Content starts

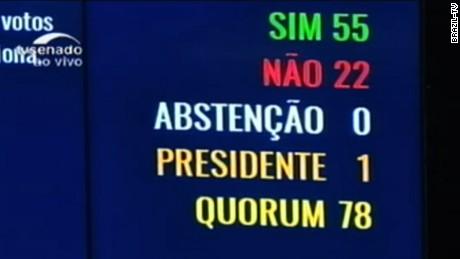 رای سنا به تعلیق و محاکمه رییس جمهور برزیل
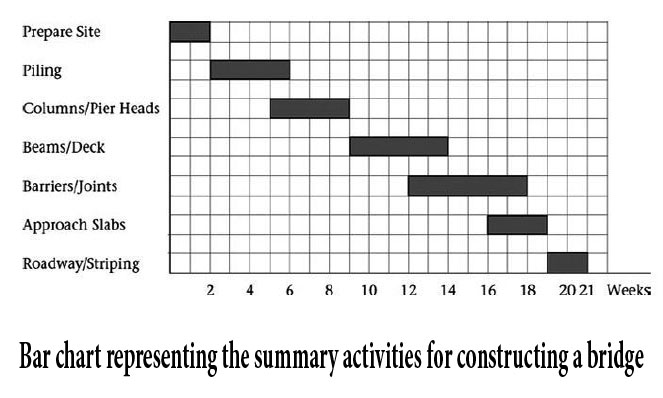Bar (Gantt) chart representing the summary activities for constructing a bridge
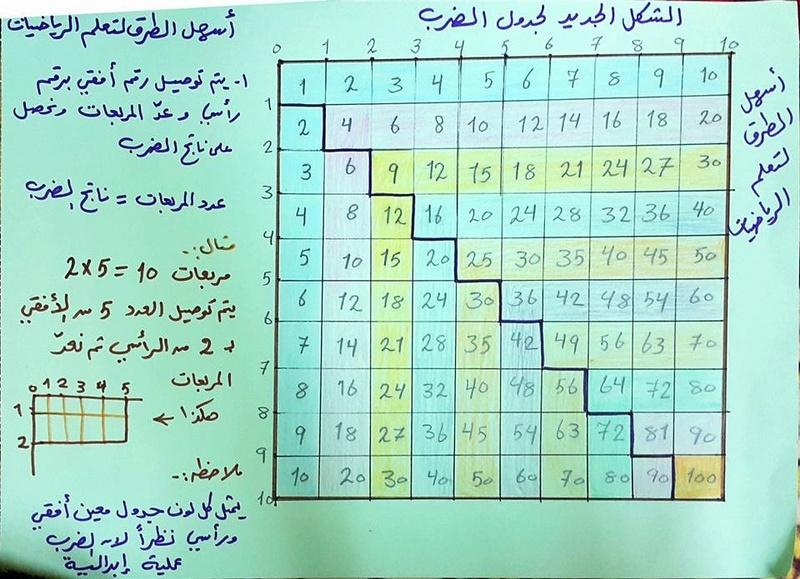 فكرة واحدة بسيطة وسهلة لفهم جدول الضرب 1712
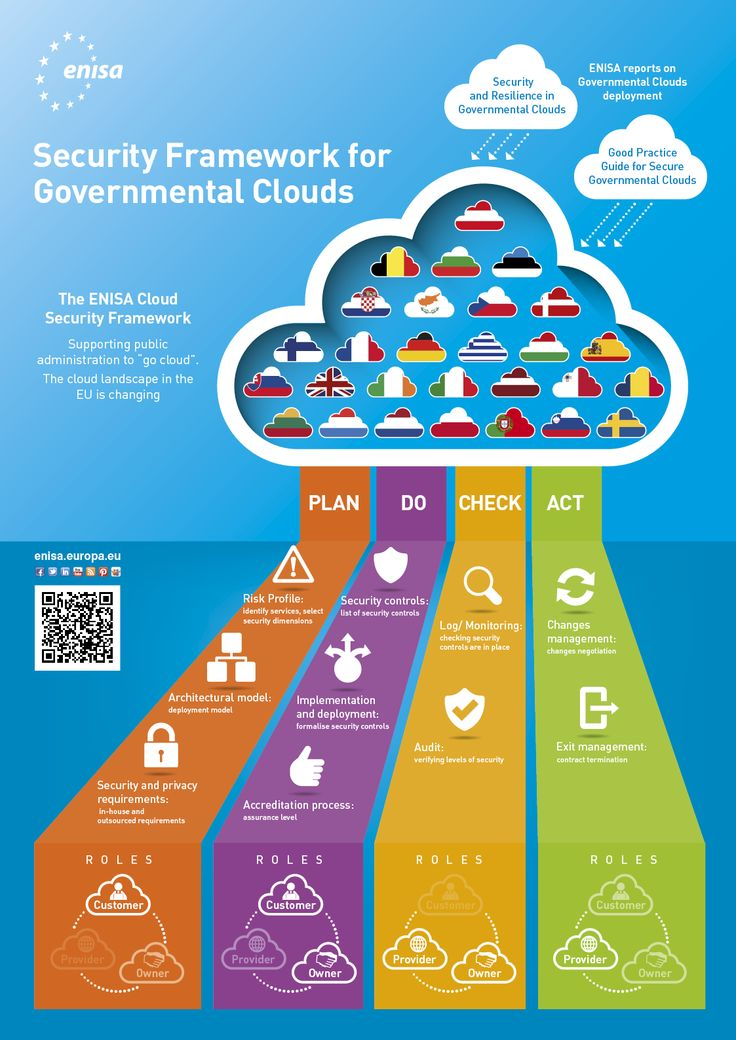 ENISA's work on Governmental Clouds Security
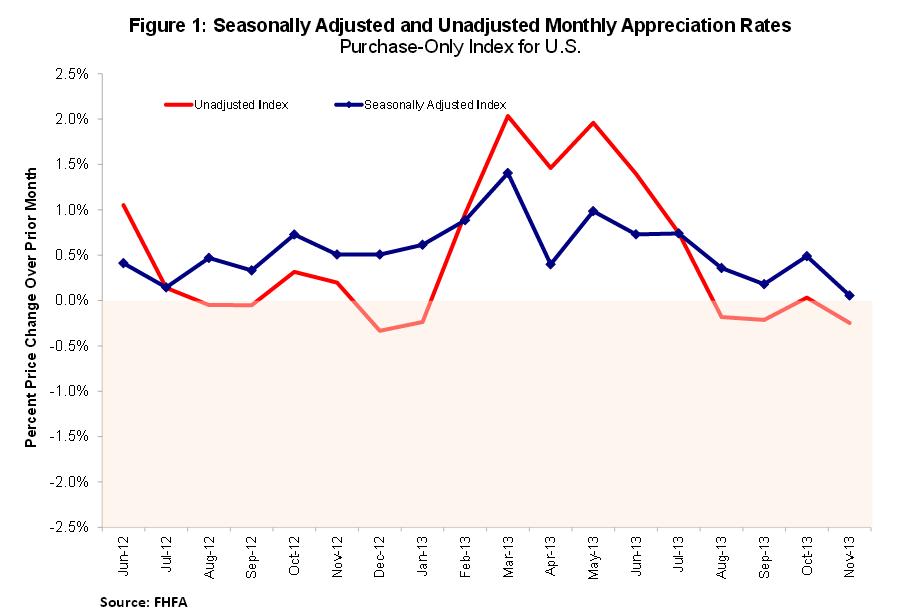 La vivienda en eeuu se desacelera tras subir un 0,1% en noviembre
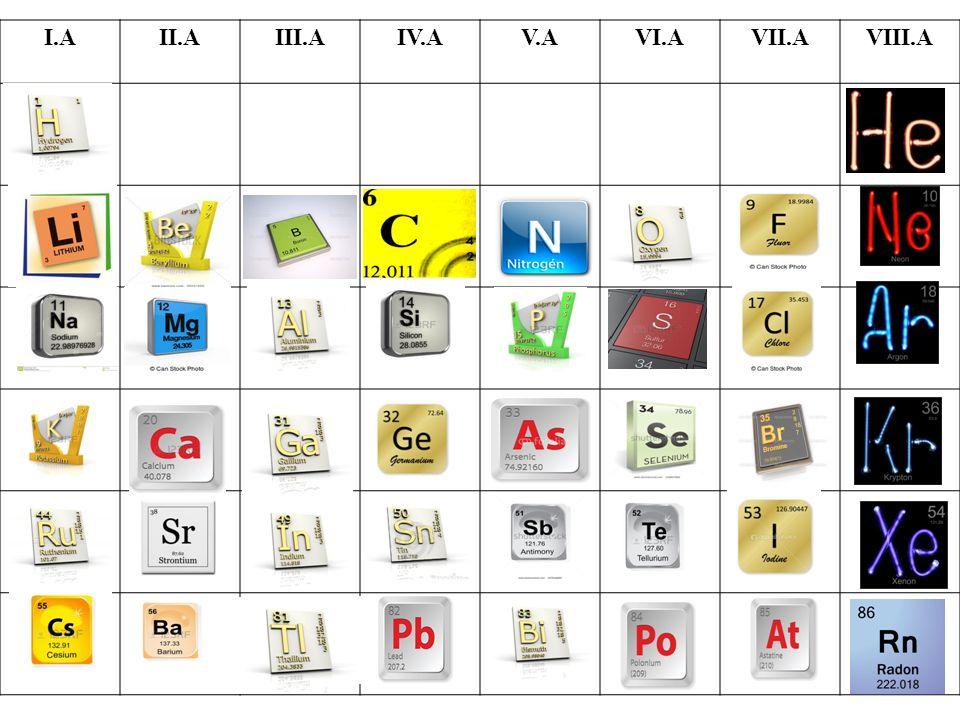 Fogalom 1.Fizikai tulajdonság megismerése Melyik tulajdonság fizikai: Égés, piros, gáz, mérgező, szublimál, 5 kg, éghető, párolgás, rozsdásodik, oldható, oldódás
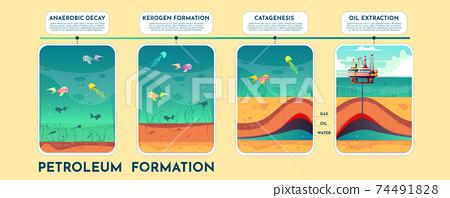 Oil and petroleum formation cartoon vector scheme 74491828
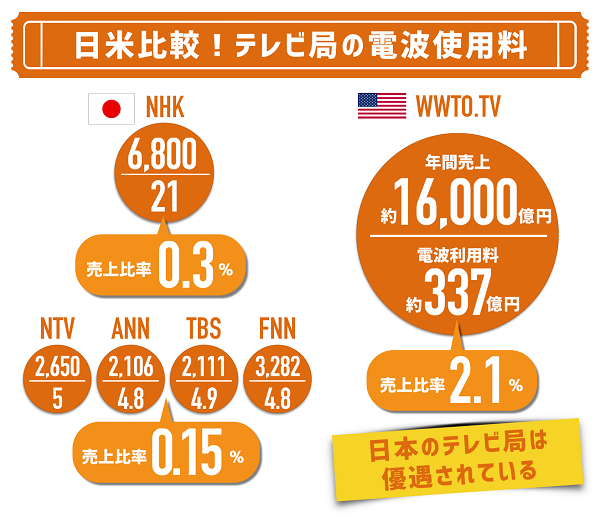 導入したと想定して、気になるのが「どれくらい税収が増えるのか?」です。アメリカのテレビ放送局のオークション事例と日本の利用料金の比較が次の通り。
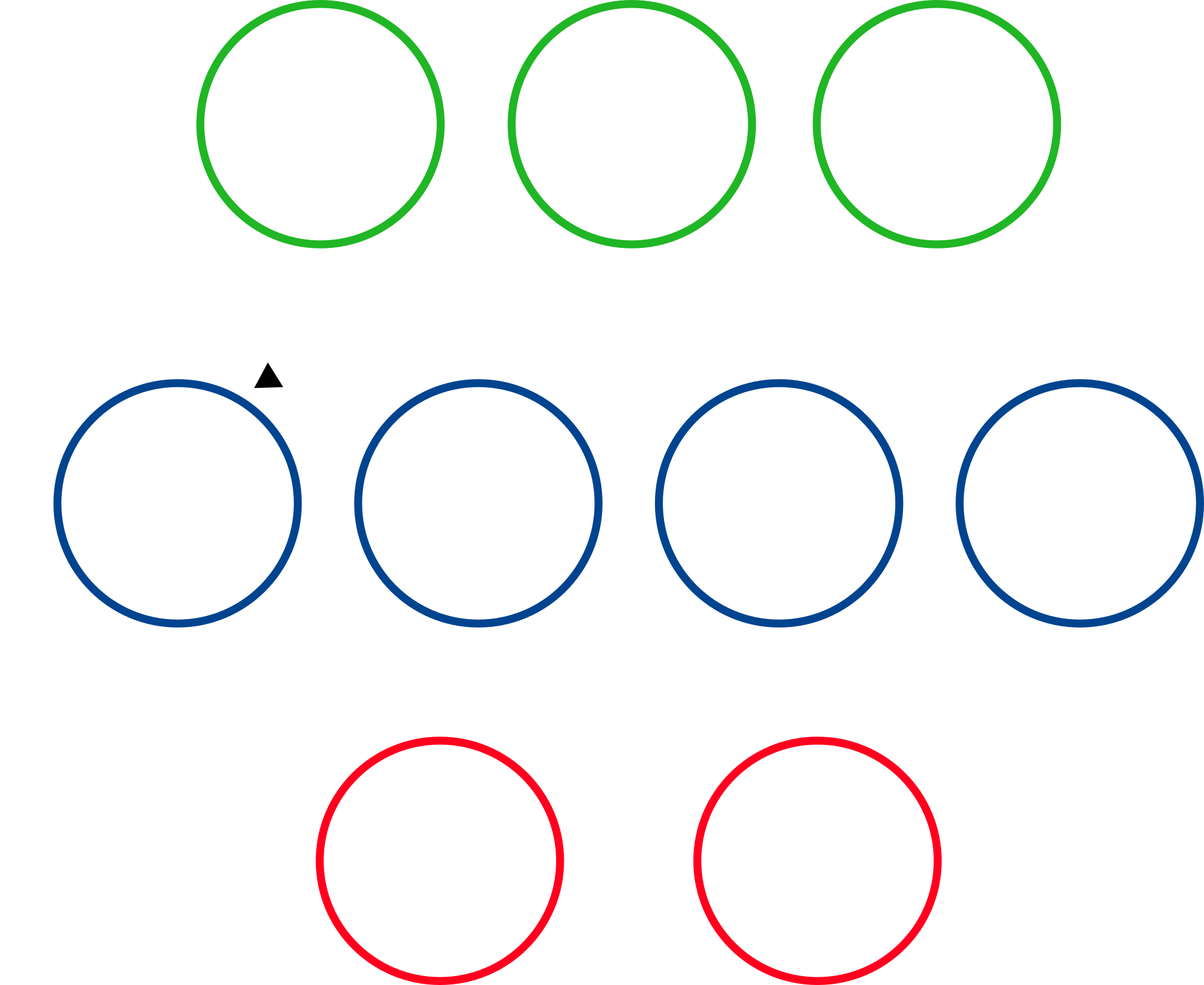 Example of a simple neural network.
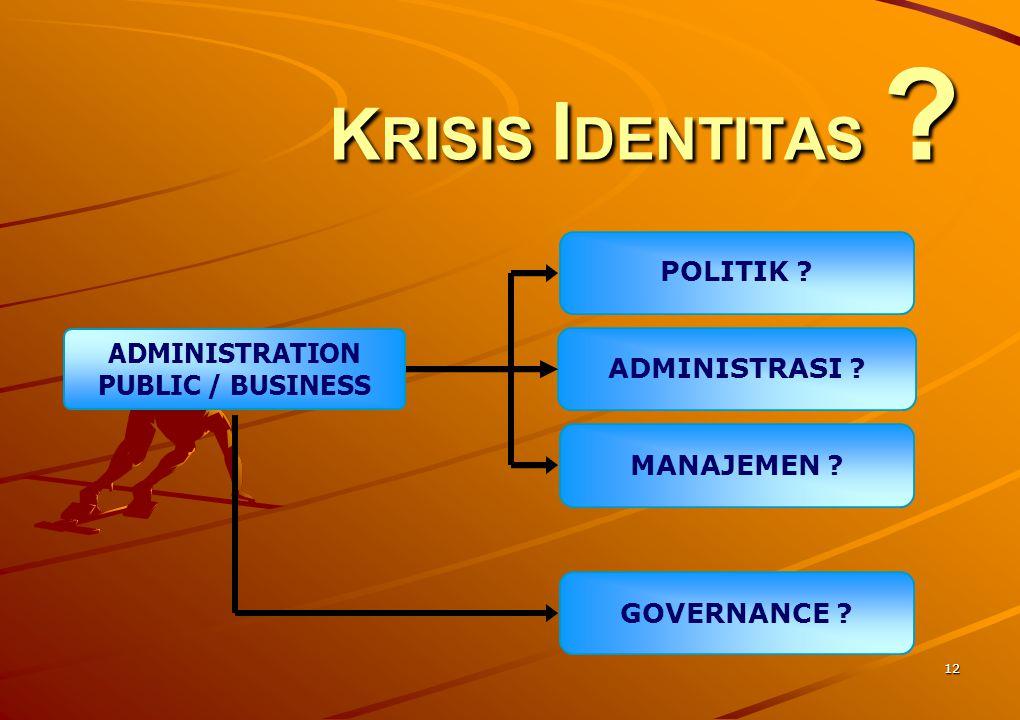 12 K RISIS I DENTITAS ? POLITIK ? ADMINISTRASI ? MANAJEMEN ? ADMINISTRATION PUBLIC / BUSINESS GOVERNANCE ?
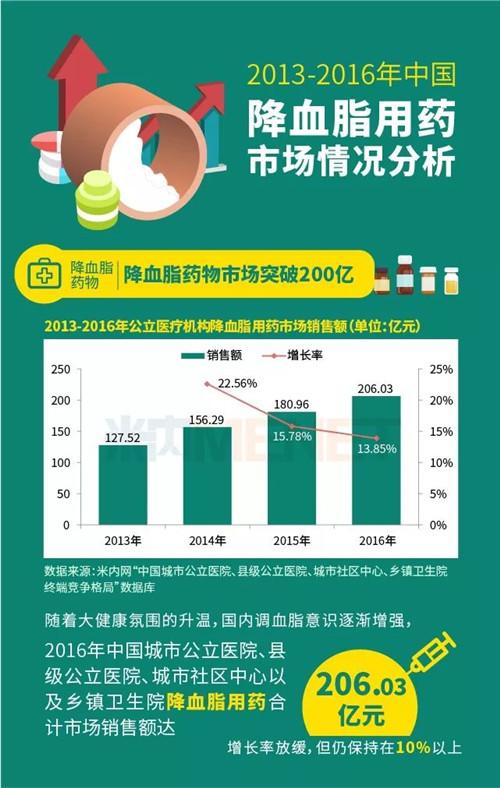 2013-2016年中国降血脂用药市场情况分析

Content ends

Your task is to repeat exactly the lines from the beginning of the data to the line that contains "La vivienda en", both ends included, leaving out pictures.

 رای سنا به تعلیق و محاکمه رییس جمهور برزیل
Bar (Gantt) chart representing the summary activities for constructing a bridge
 فكرة واحدة بسيطة وسهلة لفهم جدول الضرب 1712
 ENISA's work on Governmental Clouds Security
 La vivienda en eeuu se desacelera tras subir un 0,1% en noviembre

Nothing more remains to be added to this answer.